On May 29, 2019, at 11:51 PM, Sanjay Govindjee via petsc-users
<petsc-users@mcs.anl.gov> wrote:
I am trying to track down a memory issue with my code; apologies in advance for
the longish message.
I am solving a FEA problem with a number of load steps involving about 3000
right hand side and tangent assemblies and solves. The program is mainly
Fortran, with a C memory allocator.
When I run my code in strictly serial mode (no Petsc or MPI routines) the
memory stays constant over the whole run.
When I run it in parallel mode with petsc solvers with num_processes=1, the
memory (max resident set size) also stays constant:
PetscMalloc = 28,976, ProgramNativeMalloc = constant, Resident Size =
24,854,528 (constant) [CG/JACOBI]
[PetscMalloc and Resident Size as reported by PetscMallocGetCurrentUsage and
PetscMemoryGetCurrentUsage (and summed across processes as needed);
ProgramNativeMalloc reported by program memory allocator.]
When I run it in parallel mode with petsc solvers but num_processes=2, the
resident memory grows steadily during the run:
PetscMalloc = 3,039,072 (constant), ProgramNativeMalloc = constant, Resident
Size = (finish) 31,313,920 (start) 24,698,880 [CG/JACOBI]
When I run it in parallel mode with petsc solvers but num_processes=4, the
resident memory grows steadily during the run:
PetscMalloc = 3,307,888 (constant), ProgramNativeMalloc = 1,427,584 (constant),
Resident Size = (finish) 70,787,072 (start) 45,801,472 [CG/JACOBI]

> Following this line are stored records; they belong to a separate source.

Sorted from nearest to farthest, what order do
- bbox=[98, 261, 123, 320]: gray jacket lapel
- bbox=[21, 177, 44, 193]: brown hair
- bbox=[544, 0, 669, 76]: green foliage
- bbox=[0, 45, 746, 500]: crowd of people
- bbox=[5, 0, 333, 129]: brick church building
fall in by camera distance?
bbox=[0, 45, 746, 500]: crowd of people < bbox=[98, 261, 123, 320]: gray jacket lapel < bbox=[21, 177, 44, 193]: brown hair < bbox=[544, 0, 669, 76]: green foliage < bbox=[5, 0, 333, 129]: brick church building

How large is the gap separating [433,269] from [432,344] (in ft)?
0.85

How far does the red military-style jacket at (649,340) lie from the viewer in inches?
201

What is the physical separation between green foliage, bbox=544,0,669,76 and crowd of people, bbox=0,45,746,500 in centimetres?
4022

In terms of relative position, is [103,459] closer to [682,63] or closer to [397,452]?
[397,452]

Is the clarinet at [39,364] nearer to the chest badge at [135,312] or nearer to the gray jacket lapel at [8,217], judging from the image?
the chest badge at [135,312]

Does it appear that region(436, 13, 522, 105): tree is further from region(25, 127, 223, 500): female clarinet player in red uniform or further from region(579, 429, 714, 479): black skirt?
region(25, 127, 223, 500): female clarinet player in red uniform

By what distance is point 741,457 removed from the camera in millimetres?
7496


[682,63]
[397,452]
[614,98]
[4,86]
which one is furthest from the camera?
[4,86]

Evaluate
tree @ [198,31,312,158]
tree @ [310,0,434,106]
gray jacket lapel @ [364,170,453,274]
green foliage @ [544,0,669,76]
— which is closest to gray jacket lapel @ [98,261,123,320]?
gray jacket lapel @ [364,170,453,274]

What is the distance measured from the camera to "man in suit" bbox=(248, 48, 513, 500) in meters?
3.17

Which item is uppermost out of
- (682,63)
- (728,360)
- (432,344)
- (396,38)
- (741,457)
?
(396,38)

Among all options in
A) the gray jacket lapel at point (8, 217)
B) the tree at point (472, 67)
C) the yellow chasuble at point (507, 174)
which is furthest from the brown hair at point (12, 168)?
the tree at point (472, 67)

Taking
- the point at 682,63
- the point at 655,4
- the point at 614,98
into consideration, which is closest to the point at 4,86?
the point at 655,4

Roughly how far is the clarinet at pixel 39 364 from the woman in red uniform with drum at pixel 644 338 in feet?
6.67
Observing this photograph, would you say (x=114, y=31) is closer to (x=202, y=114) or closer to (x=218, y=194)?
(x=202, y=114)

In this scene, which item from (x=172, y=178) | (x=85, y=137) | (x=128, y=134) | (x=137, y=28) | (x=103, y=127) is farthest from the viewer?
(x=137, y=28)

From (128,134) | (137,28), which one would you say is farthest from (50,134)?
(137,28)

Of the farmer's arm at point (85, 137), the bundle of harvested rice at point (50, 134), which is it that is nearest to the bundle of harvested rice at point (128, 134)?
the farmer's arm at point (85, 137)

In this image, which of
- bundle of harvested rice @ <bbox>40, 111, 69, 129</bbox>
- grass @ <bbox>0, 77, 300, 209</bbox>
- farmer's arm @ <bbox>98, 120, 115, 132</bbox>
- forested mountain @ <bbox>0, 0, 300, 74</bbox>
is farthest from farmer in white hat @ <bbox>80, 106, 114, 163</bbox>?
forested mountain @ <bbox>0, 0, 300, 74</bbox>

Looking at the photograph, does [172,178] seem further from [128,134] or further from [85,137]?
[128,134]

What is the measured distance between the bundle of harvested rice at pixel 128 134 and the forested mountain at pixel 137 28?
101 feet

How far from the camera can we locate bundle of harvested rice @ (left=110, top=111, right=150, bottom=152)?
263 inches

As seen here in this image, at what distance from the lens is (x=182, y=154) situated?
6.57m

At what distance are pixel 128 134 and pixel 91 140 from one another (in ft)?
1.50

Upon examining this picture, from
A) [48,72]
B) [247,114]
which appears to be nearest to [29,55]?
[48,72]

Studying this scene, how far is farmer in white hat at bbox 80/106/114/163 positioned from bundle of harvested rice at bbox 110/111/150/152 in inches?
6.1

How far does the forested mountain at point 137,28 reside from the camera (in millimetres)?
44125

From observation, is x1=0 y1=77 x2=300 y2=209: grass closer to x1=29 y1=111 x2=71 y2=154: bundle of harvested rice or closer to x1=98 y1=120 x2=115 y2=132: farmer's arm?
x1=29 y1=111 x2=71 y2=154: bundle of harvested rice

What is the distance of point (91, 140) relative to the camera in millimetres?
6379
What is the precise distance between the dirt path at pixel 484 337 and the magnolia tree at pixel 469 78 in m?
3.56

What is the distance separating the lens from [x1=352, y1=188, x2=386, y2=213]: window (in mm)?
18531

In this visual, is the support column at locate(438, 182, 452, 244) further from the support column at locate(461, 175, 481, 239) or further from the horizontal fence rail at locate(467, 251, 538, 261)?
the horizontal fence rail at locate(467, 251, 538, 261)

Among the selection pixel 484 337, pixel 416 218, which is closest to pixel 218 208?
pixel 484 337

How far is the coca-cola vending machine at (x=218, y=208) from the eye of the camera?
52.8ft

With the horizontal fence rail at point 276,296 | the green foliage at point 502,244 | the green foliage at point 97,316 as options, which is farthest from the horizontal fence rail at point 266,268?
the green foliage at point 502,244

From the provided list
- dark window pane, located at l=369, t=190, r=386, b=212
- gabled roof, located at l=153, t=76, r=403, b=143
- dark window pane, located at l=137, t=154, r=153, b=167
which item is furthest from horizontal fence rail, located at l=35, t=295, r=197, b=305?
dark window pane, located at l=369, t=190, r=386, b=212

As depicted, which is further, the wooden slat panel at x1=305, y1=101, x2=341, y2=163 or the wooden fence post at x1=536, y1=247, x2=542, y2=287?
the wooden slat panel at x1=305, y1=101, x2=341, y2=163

PetscMalloc = 5,903,808 (constant), ProgramNativeMalloc = 1,427,584 (constant),
Resident Size = (finish) 112,410,624 (start) 52,076,544 [GMRES/BJACOBI]
PetscMalloc = 3,188,944 (constant), ProgramNativeMalloc = 1,427,584 (constant),
Resident Size = (finish) 712,798,208 (start) 381,480,960 [SUPERLU]
PetscMalloc = 6,539,408 (constant), ProgramNativeMalloc = 1,427,584 (constant),
Resident Size = (finish) 591,048,704 (start) 278,671,360 [MUMPS]
The memory growth feels alarming but maybe I do not understand the values in
ru_maxrss from getrusage().
My box (MacBook Pro) has a broken Valgrind so I need to get to a system with a
functional one; notwithstanding, the code has always been Valgrind clean.
There are no Fortran Pointers or Fortran Allocatable arrays in the part of the
code being used. The program's C memory allocator keeps track of
itself so I do not see that the problem is there. The Petsc malloc is also
steady.
Other random hints:
1) If I comment out the call to KSPSolve and to my MPI data-exchange routine
(for passing solution values between processes after each solve,
use MPI_Isend, MPI_Recv, MPI_BARRIER) the memory growth essentially goes away.
2) If I comment out the call to my MPI data-exchange routine but leave the call
to KSPSolve the problem remains but is substantially reduced
for CG/JACOBI, and is marginally reduced for the GMRES/BJACOBI, SUPERLU, and
MUMPS runs.
3) If I comment out the call to KSPSolve but leave the call to my MPI
data-exchange routine the problem remains.
Any suggestions/hints of where to look will be great.
-sanjay